Estes são dois textos do tempo em que eles eram jovens, esses meninos, e de certa forma pretendiam virar o mundo com a força de suas canções. Em cena, nos anos 70, um Chico Buarque ainda de bigode, que eu chamava de “poeta”, em plena “era da Construção”, e seus quatro fiéis mosqueteiros da MPB, quando ainda havia MPB e MPB-4.
O poeta & o verbo
Nem só de olhos verdes (ardósia?) vive um ídolo popular. É preciso talento & “background” para se manter na crista da onda. Ele começou cantando as desilusões do carnaval, as bandas e as musas permanentemente na janela, vendo o tempo passar. Fez algumas incursões mais sérias: do pedro-pedreiro-drama do operário a uma arriscada e bem sucedida aventura de musicar João Cabral e seu grande auto de natal nordestino, questão mais de talento do que propriamente de olhos verdes.
De lá para cá, o compositor aprimorou sua técnica, o cantor tímido soltou sua voz e o poeta amadureceu, ganhando uma linguagem de extraordinária riqueza. Recentemente, o mesmo tema do operário com que iniciara sua carreira deu ao artista a oportunidade de criar um dos mais belos e lúcidos momentos da moderna música popular brasileira, justapondo as palavras num desenho mágico e multifário.
Sempre se apresentando ao lado do MPB-4, que desde o início soube captar com perfeição o clima de suas músicas, o compositor hoje está longe da atmosfera nostálgica de suas canções mais populares. Os olhos continuam verdes-azuis-ardósia, não importa. E quase sempre estão tristes, uma coisa. Mas agora o olhar de Chico Buarque de Hollanda também parece assumir outra tonalidade, qualquer coisa entre seco e contundente. O olhar de um poeta que soube trabalhar o seu verbo e cantar para a tribo inteira.
4 jovens & a MPB
Na época áurea dos festivais de música da TV-Record, os trios ainda imperavam na MPB, naquela base de piano, baixo, bateria, Zimbos & Tambas & eventuais tombos jazzísticos. A moda é a voga. Vale dizer: é vaga, e passa, como tudo que não tem lá grande importância. É sintomático que nenhum dos antigos trios tenha chegado à década de 70. O Zimbo? Mas aonde anda o Zimbo Trio?

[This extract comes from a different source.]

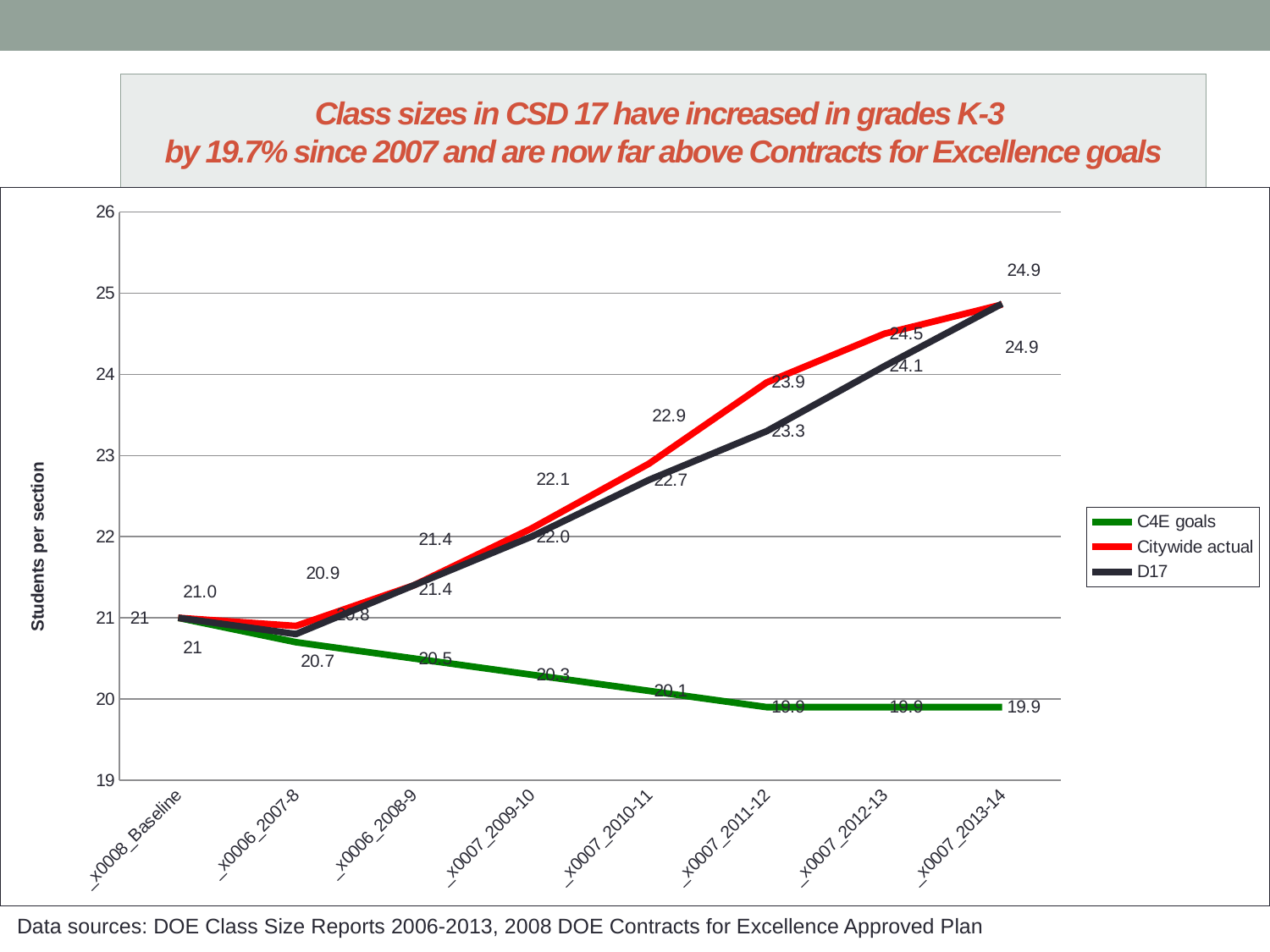
What is the C4E goals value for 2013-14? 19.9 What is the Citywide actual value for 2013-14? 24.9 What is the Citywide actual value for 2010-11? 22.9 What is the difference between the Citywide actual and D17 values in 2011-12? 0.6 How many series does the legend list? 3 What type of chart is shown on the slide? line chart In 2012-13, which is larger: Citywide actual or D17? Citywide actual Do the C4E goals values rise or fall from Baseline to 2013-14? fall How many points along the x axis does each line have? 8 What is the D17 value for 2011-12? 23.3 What is the y-axis title of the chart? Students per section At which x-axis point is the D17 line highest? 2013-14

“Os Cariocas” à parte, e isso é outra história, o MPB-4 foi dos poucos conjuntos a atravessar incólume os vários modismos dos últimos anos. Ruy, Aquiles, Magro e Miltinho
souberam desde o início se manter fiéis à música popular brasileira, dando a vestimenta necessária às canções que interpretam, sem apelar para os macetes da moda, resultado da criação de um “estilo em equipe”, pessoal e coletivo, e de um repertório escolhido a dedo. Mas ainda: da colocação exata dos contracantos, com variações precisas, de modo a não tornar cansativas suas performances. Principalmente, resultado do violão mágico de Miltinho, do belo jogo de vozes (onde Aquiles e Ruy se destacam) e dos inventivos arranjos de Magro & seus sete fôlegos.
Desde o início, eles estiveram ao lado de Chico Buarque, enriquecendo não só o repertório do conjunto como as próprias apresentações do compositor, o que resulta em espetáculos sempre de extraordinária força. A permanência do MPB-4 ao longo do todos esses anos demonstra uma identidade não só com Chico, mas com o próprio momento que vive a MPB. Mais ainda: demonstra que uma tomada de consciência sobrevive aos modismos inconsequentes.